● Required work
Return each line of the material below that contains the word "Looking".
**** Provided information ****
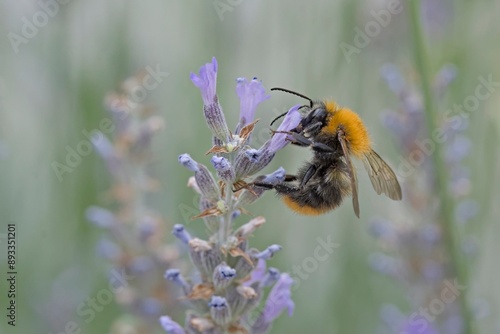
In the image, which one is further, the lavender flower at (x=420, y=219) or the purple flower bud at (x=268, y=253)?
the lavender flower at (x=420, y=219)

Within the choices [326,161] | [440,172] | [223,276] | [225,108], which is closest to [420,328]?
[440,172]

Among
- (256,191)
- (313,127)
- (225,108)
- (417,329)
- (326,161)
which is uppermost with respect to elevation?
(225,108)

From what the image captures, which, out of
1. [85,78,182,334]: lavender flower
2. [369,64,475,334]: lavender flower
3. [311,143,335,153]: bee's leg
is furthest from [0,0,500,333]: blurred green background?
[311,143,335,153]: bee's leg

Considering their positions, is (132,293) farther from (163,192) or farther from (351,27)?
(351,27)

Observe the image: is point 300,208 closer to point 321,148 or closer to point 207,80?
point 321,148

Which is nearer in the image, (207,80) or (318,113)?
(207,80)

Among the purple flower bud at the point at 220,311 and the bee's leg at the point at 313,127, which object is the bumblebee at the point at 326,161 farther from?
the purple flower bud at the point at 220,311

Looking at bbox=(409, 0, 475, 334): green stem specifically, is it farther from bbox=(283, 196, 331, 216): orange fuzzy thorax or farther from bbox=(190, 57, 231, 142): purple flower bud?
bbox=(190, 57, 231, 142): purple flower bud

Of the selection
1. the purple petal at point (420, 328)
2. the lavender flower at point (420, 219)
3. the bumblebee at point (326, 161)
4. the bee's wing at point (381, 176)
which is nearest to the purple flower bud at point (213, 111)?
the bumblebee at point (326, 161)
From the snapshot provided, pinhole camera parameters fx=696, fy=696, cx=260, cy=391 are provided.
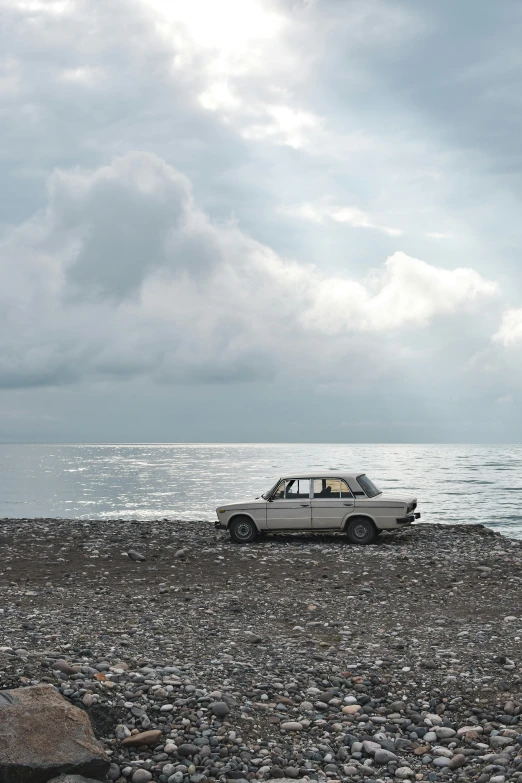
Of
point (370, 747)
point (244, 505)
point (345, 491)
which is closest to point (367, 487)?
point (345, 491)

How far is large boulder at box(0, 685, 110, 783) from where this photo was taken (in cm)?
557

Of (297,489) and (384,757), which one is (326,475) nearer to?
(297,489)

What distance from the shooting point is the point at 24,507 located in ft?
162

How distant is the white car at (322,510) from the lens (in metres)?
19.8

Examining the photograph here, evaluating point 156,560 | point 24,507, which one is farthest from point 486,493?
point 156,560

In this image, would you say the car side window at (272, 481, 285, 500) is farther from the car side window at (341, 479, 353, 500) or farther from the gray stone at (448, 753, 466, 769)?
the gray stone at (448, 753, 466, 769)

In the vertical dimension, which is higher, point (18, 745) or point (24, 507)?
point (18, 745)

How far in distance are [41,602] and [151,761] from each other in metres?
6.98

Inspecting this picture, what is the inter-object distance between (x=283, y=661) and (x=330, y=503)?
11.2 meters

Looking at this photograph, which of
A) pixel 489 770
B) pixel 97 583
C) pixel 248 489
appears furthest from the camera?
pixel 248 489

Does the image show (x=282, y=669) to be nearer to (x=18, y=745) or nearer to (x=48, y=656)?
(x=48, y=656)

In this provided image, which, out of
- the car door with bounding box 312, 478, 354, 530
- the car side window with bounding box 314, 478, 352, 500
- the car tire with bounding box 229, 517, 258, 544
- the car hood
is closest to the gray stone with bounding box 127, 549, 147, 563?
the car hood

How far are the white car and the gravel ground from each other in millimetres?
2604

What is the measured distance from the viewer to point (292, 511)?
20203mm
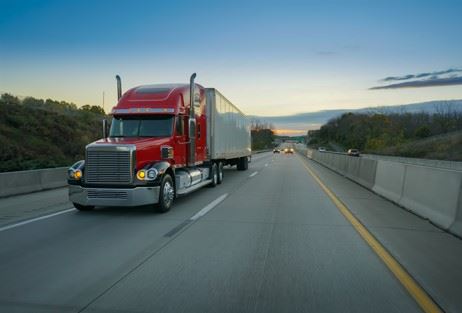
****
● Solved exercise
Looking at bbox=(409, 0, 475, 334): green stem specifically, is it farther from bbox=(283, 196, 331, 216): orange fuzzy thorax or farther from bbox=(190, 57, 231, 142): purple flower bud?
Looking at this photograph, which of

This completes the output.